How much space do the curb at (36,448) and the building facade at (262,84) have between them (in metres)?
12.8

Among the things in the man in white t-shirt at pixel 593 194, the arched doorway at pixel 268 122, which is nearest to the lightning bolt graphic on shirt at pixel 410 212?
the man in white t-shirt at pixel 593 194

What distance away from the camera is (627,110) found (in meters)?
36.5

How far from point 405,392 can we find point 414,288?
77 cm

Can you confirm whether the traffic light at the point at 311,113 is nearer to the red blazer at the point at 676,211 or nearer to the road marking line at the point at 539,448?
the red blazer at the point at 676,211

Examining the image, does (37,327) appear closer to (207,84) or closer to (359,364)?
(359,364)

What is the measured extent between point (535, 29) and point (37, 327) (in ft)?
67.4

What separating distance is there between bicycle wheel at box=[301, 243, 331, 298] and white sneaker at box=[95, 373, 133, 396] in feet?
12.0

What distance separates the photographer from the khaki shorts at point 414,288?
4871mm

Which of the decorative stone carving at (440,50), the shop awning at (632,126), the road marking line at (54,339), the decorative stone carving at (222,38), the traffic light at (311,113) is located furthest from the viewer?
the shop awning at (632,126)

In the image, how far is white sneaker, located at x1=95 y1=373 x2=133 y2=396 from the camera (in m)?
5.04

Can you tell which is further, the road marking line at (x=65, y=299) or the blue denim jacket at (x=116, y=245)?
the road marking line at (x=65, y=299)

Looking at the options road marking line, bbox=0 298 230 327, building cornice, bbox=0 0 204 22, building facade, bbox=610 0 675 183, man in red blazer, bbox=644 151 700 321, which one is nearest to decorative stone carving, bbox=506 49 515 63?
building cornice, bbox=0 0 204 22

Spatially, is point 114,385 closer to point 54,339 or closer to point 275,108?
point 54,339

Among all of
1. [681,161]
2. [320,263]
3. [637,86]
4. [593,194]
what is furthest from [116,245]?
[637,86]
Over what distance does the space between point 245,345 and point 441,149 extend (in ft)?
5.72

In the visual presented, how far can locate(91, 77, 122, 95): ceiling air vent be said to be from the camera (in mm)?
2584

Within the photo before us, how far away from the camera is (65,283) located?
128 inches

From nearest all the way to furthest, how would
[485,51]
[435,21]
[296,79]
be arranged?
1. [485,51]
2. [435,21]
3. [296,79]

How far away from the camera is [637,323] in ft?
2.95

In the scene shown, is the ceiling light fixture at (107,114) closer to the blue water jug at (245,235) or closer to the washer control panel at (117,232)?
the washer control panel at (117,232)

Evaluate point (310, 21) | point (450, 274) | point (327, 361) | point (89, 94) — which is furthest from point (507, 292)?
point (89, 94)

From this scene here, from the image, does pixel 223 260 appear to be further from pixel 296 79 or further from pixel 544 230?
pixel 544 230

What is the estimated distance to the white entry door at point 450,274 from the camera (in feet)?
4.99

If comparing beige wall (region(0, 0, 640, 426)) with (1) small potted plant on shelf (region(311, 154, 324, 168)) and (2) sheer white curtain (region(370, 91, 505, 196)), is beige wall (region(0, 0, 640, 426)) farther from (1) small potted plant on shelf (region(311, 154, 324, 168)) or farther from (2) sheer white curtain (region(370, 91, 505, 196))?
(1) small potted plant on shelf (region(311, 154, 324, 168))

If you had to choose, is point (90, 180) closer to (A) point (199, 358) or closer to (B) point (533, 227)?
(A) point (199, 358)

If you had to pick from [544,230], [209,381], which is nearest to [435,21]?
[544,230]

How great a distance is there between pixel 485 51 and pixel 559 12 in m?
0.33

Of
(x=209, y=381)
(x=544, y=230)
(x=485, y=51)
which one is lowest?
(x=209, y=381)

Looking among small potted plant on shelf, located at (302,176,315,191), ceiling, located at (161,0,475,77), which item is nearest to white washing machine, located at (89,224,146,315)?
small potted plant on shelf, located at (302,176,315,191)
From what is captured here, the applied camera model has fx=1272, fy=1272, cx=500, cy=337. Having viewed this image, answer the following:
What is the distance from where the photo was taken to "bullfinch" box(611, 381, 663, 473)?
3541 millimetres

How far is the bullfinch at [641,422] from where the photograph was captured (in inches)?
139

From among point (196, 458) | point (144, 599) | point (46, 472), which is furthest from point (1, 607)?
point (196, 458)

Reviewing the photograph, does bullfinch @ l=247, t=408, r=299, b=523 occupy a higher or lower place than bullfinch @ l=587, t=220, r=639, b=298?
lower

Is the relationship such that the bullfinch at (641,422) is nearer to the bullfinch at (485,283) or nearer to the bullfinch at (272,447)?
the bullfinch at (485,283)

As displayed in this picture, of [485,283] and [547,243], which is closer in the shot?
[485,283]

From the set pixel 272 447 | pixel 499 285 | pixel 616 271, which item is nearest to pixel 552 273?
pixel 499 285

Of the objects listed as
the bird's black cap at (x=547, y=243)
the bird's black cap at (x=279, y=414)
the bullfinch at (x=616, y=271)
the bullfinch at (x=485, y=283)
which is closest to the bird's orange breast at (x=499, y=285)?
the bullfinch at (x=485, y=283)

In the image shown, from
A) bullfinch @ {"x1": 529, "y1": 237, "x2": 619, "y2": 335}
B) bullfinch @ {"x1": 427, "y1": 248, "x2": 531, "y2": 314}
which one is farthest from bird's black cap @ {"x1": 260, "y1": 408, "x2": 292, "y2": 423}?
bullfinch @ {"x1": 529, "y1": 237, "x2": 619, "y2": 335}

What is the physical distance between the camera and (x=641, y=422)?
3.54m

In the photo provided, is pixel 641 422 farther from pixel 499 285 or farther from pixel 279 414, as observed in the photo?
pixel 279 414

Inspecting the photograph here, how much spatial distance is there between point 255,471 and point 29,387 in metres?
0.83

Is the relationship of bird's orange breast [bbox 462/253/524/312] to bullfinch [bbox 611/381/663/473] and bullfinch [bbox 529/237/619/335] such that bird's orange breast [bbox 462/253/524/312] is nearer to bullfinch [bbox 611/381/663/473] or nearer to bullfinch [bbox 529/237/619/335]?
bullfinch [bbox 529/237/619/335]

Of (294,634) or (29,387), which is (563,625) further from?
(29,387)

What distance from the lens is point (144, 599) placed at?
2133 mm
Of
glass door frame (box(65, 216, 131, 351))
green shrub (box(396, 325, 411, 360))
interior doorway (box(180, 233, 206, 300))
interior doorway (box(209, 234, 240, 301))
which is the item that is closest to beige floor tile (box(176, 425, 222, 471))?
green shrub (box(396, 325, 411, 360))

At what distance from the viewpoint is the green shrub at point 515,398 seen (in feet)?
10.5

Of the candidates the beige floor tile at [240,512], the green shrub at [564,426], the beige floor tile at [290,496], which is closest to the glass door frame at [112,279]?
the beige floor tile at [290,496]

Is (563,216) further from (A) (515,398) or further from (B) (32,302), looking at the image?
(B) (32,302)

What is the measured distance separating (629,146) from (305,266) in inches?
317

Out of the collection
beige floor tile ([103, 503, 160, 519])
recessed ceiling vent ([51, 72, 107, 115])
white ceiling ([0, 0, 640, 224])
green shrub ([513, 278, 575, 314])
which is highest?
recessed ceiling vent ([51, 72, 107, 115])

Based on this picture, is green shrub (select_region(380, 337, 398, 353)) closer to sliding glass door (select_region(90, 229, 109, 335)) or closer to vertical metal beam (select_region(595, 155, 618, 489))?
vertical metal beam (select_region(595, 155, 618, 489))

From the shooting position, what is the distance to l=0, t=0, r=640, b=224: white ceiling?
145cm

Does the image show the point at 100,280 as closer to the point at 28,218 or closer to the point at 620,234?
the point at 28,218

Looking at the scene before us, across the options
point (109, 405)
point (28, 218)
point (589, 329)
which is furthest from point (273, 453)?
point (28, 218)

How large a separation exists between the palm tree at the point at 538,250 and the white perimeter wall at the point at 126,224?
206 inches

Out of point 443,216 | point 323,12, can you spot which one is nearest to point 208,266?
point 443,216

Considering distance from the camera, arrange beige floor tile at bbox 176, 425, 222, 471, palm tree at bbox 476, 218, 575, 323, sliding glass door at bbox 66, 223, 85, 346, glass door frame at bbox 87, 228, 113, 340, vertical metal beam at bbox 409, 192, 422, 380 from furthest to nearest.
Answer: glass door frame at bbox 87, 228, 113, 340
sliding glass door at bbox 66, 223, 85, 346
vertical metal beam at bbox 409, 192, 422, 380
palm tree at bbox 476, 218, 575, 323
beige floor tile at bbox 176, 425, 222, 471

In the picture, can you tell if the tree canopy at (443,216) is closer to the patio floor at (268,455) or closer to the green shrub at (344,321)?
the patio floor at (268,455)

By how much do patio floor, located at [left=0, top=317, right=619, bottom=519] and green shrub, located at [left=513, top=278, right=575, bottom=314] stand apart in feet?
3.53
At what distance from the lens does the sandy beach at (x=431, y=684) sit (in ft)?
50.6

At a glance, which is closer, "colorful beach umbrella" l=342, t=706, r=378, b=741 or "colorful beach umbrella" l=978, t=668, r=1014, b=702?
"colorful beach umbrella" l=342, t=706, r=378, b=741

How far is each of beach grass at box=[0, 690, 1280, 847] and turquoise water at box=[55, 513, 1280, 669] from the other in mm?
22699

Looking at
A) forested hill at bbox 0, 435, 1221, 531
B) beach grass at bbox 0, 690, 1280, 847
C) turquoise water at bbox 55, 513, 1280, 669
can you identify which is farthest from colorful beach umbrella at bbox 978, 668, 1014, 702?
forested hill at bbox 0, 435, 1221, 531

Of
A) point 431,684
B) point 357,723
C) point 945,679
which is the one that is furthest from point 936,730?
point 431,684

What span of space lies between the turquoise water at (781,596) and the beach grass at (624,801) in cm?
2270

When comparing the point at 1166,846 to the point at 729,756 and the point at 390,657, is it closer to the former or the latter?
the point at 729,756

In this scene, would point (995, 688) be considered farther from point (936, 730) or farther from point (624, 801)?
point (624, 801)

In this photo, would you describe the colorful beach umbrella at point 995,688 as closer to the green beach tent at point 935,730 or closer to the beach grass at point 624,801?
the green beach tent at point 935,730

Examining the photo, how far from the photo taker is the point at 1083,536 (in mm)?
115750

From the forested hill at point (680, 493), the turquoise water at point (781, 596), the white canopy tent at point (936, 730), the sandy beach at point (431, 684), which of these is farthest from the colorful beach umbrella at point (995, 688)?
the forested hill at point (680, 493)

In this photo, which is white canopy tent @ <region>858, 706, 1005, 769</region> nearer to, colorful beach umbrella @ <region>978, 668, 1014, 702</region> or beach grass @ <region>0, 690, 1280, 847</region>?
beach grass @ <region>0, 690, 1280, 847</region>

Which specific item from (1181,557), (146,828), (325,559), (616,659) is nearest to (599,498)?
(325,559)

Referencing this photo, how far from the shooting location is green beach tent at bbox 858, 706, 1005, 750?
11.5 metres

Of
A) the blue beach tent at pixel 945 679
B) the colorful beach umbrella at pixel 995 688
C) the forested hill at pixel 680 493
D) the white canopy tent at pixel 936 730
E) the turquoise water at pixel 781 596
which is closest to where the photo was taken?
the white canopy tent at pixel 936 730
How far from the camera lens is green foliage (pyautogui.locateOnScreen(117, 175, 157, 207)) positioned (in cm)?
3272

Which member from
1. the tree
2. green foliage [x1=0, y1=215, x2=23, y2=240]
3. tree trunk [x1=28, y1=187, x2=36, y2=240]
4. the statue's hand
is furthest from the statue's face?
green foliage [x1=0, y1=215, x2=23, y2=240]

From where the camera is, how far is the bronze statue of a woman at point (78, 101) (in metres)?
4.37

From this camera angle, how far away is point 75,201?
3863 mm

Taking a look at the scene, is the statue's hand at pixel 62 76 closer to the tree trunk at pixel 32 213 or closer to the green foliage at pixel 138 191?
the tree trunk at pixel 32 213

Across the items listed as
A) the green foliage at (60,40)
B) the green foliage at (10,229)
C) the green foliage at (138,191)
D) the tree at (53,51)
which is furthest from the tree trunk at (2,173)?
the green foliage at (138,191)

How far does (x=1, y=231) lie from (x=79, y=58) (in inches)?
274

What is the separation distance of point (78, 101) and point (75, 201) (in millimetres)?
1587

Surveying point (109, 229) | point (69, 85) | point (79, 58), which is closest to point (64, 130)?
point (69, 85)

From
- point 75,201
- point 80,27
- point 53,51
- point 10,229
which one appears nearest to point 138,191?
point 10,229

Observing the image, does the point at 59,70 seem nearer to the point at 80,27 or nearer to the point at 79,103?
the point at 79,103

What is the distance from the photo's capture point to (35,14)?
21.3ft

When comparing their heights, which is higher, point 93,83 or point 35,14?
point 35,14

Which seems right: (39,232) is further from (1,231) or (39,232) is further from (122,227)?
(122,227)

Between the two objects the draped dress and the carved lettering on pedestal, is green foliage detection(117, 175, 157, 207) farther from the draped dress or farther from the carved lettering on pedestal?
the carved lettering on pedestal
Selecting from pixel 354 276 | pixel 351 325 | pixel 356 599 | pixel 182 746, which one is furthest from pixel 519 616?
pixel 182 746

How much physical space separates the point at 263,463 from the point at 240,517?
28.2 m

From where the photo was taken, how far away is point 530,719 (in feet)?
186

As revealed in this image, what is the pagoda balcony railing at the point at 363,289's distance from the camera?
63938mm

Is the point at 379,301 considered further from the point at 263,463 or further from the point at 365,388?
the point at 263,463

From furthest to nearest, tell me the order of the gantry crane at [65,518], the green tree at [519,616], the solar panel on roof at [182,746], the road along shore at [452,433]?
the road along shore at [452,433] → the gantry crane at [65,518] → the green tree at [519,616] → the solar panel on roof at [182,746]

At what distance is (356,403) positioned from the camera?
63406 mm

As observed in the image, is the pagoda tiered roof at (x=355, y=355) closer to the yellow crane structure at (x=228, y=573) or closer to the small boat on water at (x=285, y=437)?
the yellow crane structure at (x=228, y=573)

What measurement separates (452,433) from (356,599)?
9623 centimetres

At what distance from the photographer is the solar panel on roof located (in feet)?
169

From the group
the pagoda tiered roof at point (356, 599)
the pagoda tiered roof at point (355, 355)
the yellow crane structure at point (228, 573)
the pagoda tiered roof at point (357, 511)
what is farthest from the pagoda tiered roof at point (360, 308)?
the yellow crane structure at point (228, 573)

===============

## Problem description:
Render the part of the records that opens with the line containing "What is the separation" and closes with the line containing "9623 centimetres" as a numbered list, omitting blank lines.

## Solution for this task:
1. What is the separation distance of point (78, 101) and point (75, 201) (in millimetres)?
2. 1587
3. Surveying point (109, 229) | point (69, 85) | point (79, 58), which is closest to point (64, 130)?
4. point (69, 85)
5. From
6. - point 75,201
7. - point 80,27
8. - point 53,51
9. - point 10,229
10. which one appears nearest to point 138,191?
11. point 10,229
12. Observing the image, does the point at 59,70 seem nearer to the point at 80,27 or nearer to the point at 79,103?
13. the point at 79,103
14. What is the distance from the photo's capture point to (35,14)?
15. 21.3ft
16. When comparing their heights, which is higher, point 93,83 or point 35,14?
17. point 35,14
18. Which seems right: (39,232) is further from (1,231) or (39,232) is further from (122,227)?
19. (122,227)
20. Between the two objects the draped dress and the carved lettering on pedestal, is green foliage detection(117, 175, 157, 207) farther from the draped dress or farther from the carved lettering on pedestal?
21. the carved lettering on pedestal
22. Selecting from pixel 354 276 | pixel 351 325 | pixel 356 599 | pixel 182 746, which one is furthest from pixel 519 616?
23. pixel 182 746
24. How much physical space separates the point at 263,463 from the point at 240,517?
25. 28.2 m
26. From where the photo was taken, how far away is point 530,719 (in feet)?
27. 186
28. As revealed in this image, what is the pagoda balcony railing at the point at 363,289's distance from the camera?
29. 63938mm
30. Is the point at 379,301 considered further from the point at 263,463 or further from the point at 365,388?
31. the point at 263,463
32. From furthest to nearest, tell me the order of the gantry crane at [65,518], the green tree at [519,616], the solar panel on roof at [182,746], the road along shore at [452,433]?
33. the road along shore at [452,433] → the gantry crane at [65,518] → the green tree at [519,616] → the solar panel on roof at [182,746]
34. At what distance is (356,403) positioned from the camera?
35. 63406 mm
36. As observed in the image, is the pagoda tiered roof at (x=355, y=355) closer to the yellow crane structure at (x=228, y=573) or closer to the small boat on water at (x=285, y=437)?
37. the yellow crane structure at (x=228, y=573)
38. What measurement separates (452,433) from (356,599)?
39. 9623 centimetres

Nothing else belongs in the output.